Filezio, ed il magnanimo Laerte,
Se non giovava lor d’Omero il canto.
Gran fama all’uom vien dalle Muse. I vivi
Le sostanze disperdono de’ morti.
Ugual fatica è noverar sul lido.
Quanti flutti sospinge a terra il vento
Col mare azzuro, oppur con limpid’acqua
Lavar matton fangoso, e piegar uomo
Vinto dal lucro. Addio chiunque è tale.
Ben aver puote innumerabil somina:
Sempre fia schiavo di più ingorde voglie,
Io l’onoranza, e l’amicizia altrui
A molti preporrò muli, e cavalli.
Vo in traccia di mortali, a cui mi renda
Accetto con le Muse.
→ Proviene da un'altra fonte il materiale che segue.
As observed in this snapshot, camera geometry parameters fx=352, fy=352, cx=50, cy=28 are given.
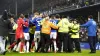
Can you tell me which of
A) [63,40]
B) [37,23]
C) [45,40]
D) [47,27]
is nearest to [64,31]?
[63,40]

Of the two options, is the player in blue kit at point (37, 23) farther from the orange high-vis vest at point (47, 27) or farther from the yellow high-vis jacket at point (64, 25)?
the yellow high-vis jacket at point (64, 25)

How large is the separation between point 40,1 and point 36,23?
124 feet

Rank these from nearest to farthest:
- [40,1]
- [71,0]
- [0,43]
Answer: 1. [0,43]
2. [71,0]
3. [40,1]

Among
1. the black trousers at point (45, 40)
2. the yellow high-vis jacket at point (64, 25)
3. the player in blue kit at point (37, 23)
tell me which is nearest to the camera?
the black trousers at point (45, 40)

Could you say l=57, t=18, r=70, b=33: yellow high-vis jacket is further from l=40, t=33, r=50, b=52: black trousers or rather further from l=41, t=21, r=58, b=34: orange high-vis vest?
l=40, t=33, r=50, b=52: black trousers

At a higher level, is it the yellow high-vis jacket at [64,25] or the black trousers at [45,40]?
the yellow high-vis jacket at [64,25]

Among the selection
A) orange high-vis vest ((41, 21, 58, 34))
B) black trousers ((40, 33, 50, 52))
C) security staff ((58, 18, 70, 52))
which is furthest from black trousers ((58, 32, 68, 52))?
black trousers ((40, 33, 50, 52))

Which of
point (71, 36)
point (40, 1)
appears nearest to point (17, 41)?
point (71, 36)

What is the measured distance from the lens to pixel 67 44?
764 inches

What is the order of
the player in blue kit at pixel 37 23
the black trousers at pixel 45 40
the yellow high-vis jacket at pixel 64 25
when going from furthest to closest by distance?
the yellow high-vis jacket at pixel 64 25 < the player in blue kit at pixel 37 23 < the black trousers at pixel 45 40

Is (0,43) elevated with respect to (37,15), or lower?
lower

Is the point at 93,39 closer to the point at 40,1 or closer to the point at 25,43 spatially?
the point at 25,43

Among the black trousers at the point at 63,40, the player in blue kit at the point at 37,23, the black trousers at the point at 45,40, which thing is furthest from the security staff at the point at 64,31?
the player in blue kit at the point at 37,23

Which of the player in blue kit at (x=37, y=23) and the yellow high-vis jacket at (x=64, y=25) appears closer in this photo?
the player in blue kit at (x=37, y=23)
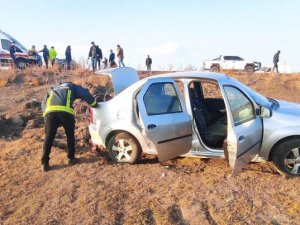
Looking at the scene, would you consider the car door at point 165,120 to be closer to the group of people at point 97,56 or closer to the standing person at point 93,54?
the group of people at point 97,56

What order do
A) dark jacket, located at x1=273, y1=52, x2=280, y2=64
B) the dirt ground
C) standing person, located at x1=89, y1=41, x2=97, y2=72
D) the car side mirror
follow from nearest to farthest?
1. the dirt ground
2. the car side mirror
3. standing person, located at x1=89, y1=41, x2=97, y2=72
4. dark jacket, located at x1=273, y1=52, x2=280, y2=64

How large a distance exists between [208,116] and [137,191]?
7.63ft

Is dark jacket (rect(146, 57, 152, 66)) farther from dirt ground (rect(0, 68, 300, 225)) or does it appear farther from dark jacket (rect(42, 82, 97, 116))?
dark jacket (rect(42, 82, 97, 116))

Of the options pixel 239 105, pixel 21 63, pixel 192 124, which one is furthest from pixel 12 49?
pixel 239 105

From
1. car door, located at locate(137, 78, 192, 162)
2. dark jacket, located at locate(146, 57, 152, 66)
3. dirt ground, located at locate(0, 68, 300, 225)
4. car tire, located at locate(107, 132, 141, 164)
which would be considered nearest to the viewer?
dirt ground, located at locate(0, 68, 300, 225)

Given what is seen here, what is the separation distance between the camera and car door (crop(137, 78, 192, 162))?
6.61m

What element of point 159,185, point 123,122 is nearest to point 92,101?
point 123,122

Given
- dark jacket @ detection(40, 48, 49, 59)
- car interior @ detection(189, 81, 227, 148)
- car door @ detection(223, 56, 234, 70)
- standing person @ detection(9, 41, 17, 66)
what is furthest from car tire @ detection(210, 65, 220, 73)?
car interior @ detection(189, 81, 227, 148)

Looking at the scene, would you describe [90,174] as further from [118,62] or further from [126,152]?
[118,62]

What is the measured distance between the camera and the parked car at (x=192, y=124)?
20.2 ft

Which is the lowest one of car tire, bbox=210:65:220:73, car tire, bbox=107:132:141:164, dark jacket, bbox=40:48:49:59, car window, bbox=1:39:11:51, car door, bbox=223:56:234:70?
car tire, bbox=107:132:141:164

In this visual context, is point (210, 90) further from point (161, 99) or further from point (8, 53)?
point (8, 53)

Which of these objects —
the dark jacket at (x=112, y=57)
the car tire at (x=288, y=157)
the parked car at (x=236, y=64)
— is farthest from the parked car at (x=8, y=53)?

Erte le vie
Del canto son senza le Muse figlie
Di Giove alto-veggente. Il Ciel non anco
Stancato s’è di guidar mesi ed anni;
Molti cavalli a trar seguiteranno
Le rote del gran cocchio. Ah! verrà certo
Quell’uom, che avrà mestier de’ versi miei,
Oprando quanto il grande Achille, o il fero
Ajace al pian di Simoente dove
D’Ilo Frigio è la tomba. Or già i Fenici,
Che stan di Libia nel calcagno estremo
Sotto il cadente Sol gelan d’orrore.